Revenue increased by 33% to £14.5m (H1 2017: £10.9 million) and adjusted operating profit (stated before the amortisation of acquisition-related intangibles, share-based payment charges, acquisition-related and restructuring costs) increased by 29% to in excess of £2 million (H1 217: £1.55 million). On a like-for-like basis, excluding the acquisition of Anisa, revenues increased by over 1% to more than £11 million (H1 2017: £10.9 million) and operating profit increased by over 10% to more than £1.7 million (H1 2017: £1.55 million). Gross margins were maintained at 80%. Pre-contracted recurring revenues increased to in excess of £8 million. On a like-for-like basis, excluding Anisa, pre-contracted recurring revenues increased to £5.9 million (H1 2017: £5.40 million).
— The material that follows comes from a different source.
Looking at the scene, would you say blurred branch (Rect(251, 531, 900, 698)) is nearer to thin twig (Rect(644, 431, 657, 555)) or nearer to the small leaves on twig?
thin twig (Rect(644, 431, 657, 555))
Sanderson said that the sales order intake continues to be good, and, as at March 2017, the value of the group order book, measured on a like-for-like basis, was more than 15% ahead on the comparable period a year earlier. The total order book is now valued at above £8 million. Sanderson continues to generate cash in-line with operating profit, and following the acquisition of Anisa, net cash as at period end stood at £1.3 million (31st March 2017: £4.5 million). Sanderson added that Anisa, which was acquired on 23rd November 2017, has made a good start as part of the group.
For FY18, we continue to forecast adjusted EBITDA of £6.1m on revenue of £30.4m. We maintain our DPS forecast of 2.9p. For FY19, we forecast adjusted EBITDA of £6.6m on revenue of £33.2m. We anticipate DPS of 3.20p. A key risk to our forecasts includes a deterioration in the economic environment.
The shares trade at a 79% discount to its peers on an EV/EBITDA basis (3.8x vs 17.7x), according to Bloomberg.